(What needs to be done): Only lines with the string "History" should be returned from the data below.

++++ Extracted records ++++

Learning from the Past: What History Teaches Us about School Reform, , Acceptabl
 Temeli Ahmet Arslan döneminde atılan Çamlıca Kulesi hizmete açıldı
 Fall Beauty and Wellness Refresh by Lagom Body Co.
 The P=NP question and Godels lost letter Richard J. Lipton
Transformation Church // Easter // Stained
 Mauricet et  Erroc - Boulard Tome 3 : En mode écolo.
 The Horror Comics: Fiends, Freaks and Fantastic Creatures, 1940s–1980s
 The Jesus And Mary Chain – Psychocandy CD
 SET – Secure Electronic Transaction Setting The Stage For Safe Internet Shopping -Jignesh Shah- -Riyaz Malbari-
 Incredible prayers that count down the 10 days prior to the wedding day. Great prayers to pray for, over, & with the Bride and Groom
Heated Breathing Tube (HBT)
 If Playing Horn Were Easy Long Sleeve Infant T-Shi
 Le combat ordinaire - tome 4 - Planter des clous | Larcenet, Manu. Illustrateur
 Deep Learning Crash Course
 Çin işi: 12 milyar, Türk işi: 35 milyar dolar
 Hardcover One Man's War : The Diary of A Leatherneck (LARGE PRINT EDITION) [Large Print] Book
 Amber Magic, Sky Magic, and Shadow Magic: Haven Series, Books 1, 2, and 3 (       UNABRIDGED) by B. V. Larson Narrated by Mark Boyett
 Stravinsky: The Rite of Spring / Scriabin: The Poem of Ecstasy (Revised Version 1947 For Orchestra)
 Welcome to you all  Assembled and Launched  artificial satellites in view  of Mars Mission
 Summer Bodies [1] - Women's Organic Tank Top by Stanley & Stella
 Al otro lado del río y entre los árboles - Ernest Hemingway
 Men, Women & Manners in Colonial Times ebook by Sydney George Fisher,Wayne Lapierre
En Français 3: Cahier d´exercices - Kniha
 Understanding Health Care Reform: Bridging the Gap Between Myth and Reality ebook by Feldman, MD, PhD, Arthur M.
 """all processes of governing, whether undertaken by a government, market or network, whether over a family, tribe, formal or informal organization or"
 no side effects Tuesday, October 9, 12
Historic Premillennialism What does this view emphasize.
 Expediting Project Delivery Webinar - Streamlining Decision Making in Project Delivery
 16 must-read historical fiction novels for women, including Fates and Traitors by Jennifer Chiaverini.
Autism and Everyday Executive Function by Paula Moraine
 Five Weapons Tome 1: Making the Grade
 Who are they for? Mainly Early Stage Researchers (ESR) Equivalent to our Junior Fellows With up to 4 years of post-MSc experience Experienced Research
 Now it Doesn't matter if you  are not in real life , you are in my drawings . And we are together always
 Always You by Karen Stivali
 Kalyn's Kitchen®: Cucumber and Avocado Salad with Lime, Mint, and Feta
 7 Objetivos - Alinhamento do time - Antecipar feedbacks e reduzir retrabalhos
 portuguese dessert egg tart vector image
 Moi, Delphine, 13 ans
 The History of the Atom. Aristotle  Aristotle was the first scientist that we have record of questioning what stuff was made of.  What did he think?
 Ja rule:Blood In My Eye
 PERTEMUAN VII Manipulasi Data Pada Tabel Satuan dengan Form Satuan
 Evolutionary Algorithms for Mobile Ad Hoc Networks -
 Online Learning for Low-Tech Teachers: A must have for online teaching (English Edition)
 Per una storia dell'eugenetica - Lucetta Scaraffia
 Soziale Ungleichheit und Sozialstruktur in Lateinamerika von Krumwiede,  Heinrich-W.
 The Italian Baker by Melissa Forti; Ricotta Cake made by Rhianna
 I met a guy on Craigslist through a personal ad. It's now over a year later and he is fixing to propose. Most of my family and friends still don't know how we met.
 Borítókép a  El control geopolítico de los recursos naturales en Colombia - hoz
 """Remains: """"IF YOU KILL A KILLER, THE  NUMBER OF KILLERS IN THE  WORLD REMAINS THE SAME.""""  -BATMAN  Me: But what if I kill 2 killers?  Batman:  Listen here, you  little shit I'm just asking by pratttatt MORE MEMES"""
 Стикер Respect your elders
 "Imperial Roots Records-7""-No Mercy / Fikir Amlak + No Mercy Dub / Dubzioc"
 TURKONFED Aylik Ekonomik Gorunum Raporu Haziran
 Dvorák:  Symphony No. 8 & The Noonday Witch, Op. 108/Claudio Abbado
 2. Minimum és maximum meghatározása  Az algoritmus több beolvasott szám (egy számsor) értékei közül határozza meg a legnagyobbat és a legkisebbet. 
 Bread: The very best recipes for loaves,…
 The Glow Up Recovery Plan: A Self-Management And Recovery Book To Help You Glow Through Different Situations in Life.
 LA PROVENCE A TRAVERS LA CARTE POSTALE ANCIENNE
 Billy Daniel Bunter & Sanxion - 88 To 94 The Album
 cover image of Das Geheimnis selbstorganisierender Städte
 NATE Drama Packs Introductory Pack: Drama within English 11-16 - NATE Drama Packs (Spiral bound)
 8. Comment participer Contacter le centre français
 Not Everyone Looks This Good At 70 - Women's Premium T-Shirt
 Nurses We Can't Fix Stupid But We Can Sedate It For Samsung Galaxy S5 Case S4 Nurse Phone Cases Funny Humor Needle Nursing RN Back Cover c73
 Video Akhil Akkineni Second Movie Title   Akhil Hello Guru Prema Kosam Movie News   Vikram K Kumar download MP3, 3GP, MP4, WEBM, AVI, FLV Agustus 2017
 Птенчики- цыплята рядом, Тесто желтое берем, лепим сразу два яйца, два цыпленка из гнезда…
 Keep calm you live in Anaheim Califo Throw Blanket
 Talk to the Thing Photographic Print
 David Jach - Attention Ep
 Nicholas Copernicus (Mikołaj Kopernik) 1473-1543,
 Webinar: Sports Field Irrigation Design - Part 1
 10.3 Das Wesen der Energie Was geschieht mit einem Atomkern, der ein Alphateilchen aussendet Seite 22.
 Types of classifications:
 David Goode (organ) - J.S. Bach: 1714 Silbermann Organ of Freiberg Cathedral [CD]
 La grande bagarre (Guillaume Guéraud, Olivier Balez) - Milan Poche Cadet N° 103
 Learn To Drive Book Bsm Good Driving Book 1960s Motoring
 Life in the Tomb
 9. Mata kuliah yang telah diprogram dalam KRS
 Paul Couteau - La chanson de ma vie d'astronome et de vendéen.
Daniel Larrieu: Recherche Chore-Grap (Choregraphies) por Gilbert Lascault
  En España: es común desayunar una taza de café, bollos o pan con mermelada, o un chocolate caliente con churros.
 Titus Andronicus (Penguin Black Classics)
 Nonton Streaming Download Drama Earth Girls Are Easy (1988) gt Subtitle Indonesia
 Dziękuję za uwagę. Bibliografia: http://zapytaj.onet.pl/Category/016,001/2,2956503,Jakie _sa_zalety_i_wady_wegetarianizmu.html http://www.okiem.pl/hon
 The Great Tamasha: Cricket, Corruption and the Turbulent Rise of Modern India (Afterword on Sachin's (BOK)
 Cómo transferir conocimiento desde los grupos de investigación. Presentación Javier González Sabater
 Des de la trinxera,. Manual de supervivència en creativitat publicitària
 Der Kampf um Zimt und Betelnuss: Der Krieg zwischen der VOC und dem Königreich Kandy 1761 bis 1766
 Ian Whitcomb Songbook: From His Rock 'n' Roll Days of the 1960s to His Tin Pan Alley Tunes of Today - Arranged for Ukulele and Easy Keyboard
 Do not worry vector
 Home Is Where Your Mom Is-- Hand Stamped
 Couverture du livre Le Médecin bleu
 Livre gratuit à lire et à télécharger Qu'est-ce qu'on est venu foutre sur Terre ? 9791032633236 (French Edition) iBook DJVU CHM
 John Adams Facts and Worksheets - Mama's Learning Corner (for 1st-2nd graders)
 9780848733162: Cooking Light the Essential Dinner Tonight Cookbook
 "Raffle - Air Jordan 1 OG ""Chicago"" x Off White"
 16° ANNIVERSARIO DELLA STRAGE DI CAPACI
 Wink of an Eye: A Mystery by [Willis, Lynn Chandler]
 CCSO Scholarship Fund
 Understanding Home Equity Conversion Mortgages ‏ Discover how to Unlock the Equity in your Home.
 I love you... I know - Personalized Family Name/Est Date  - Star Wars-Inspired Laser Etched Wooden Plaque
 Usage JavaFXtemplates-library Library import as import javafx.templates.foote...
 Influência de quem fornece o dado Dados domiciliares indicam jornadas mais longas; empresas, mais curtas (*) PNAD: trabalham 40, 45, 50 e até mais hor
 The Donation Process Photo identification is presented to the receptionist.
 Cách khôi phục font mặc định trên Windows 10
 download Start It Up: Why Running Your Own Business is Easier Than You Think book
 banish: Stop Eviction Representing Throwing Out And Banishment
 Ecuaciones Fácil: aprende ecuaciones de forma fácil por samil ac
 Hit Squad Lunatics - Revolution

++++

(Exercise answer):
Learning from the Past: What History Teaches Us about School Reform, , Acceptabl
 The History of the Atom. Aristotle  Aristotle was the first scientist that we have record of questioning what stuff was made of.  What did he think?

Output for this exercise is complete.